Text provided:
[Begin]

I will keep in mind those solutions when implementing the code.

Although i don’t think that it will be necessary to know if a primitive is 
intersected by any given ray to evaluate the partitions, it may be necessary 
later on when implementing the statistics method for CSG coherence. 

Regards,

> On 20 May 2017, at 08:41, Vasco Alexandre da Silva Costa 
> <vasco.co...@gmail.com> wrote:
> 
> On Sat, May 20, 2017 at 8:30 AM, Vasco Alexandre da Silva Costa 
> <vasco.co...@gmail.com <mailto:vasco.co...@gmail.com>> wrote:
> If it turns out that you do need to query if a given primitive is intersected 
> by any given ray or not, you can, for now, just iterate the intersections 
> list produced by store_segs() for that ray to see if the primitive is 
> intersected. A lot of scenes do not have significant depth complexity so it 
> should still be ok as an initial step. In the longer run we can think of some 
> other way to speed up that computation if it is required (e.g. create a 
> sorted intersected primitives list and do a binary search; or use some kind 
> of hash table).
> 
> PS: Another alternative is to just re-compute the intersection. That would 
> use the least amount of memory at the expense of aditional computation cost.
>  
> 
> On Thu, May 18, 2017 at 1:25 PM, Marco Domingues <marcodomingue...@gmail.com 
> <mailto:marcodomingue...@gmail.com>> wrote:
> Hi Vasco,
> 
> Thanks for help and for the explanation!

[End]

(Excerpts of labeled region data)
[Begin]

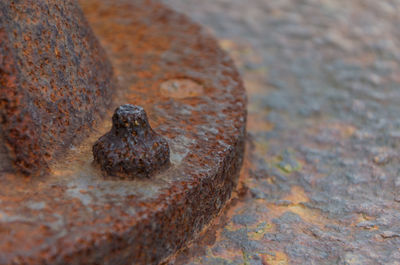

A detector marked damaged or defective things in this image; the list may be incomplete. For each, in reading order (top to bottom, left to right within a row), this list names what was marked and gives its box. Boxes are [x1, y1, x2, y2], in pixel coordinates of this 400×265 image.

rough corroded surface [0, 0, 114, 175]
rusty metal surface [0, 0, 114, 175]
rusty metal surface [0, 0, 245, 264]
rough corroded surface [0, 0, 245, 264]
corroded bolt head [93, 103, 170, 177]
dark rust spot [93, 103, 170, 177]
flaking rust [93, 103, 170, 177]
rough corroded surface [93, 104, 170, 178]
rusty metal surface [162, 0, 400, 262]
rough corroded surface [162, 0, 400, 262]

[End]

Copy out the full email on checking primitive intersections with rays, word for word as it appears above.

Task answer:
I will keep in mind those solutions when implementing the code.

Although i don’t think that it will be necessary to know if a primitive is 
intersected by any given ray to evaluate the partitions, it may be necessary 
later on when implementing the statistics method for CSG coherence. 

Regards,

> On 20 May 2017, at 08:41, Vasco Alexandre da Silva Costa 
> <vasco.co...@gmail.com> wrote:
> 
> On Sat, May 20, 2017 at 8:30 AM, Vasco Alexandre da Silva Costa 
> <vasco.co...@gmail.com <mailto:vasco.co...@gmail.com>> wrote:
> If it turns out that you do need to query if a given primitive is intersected 
> by any given ray or not, you can, for now, just iterate the intersections 
> list produced by store_segs() for that ray to see if the primitive is 
> intersected. A lot of scenes do not have significant depth complexity so it 
> should still be ok as an initial step. In the longer run we can think of some 
> other way to speed up that computation if it is required (e.g. create a 
> sorted intersected primitives list and do a binary search; or use some kind 
> of hash table).
> 
> PS: Another alternative is to just re-compute the intersection. That would 
> use the least amount of memory at the expense of aditional computation cost.
>  
> 
> On Thu, May 18, 2017 at 1:25 PM, Marco Domingues <marcodomingue...@gmail.com 
> <mailto:marcodomingue...@gmail.com>> wrote:
> Hi Vasco,
> 
> Thanks for help and for the explanation!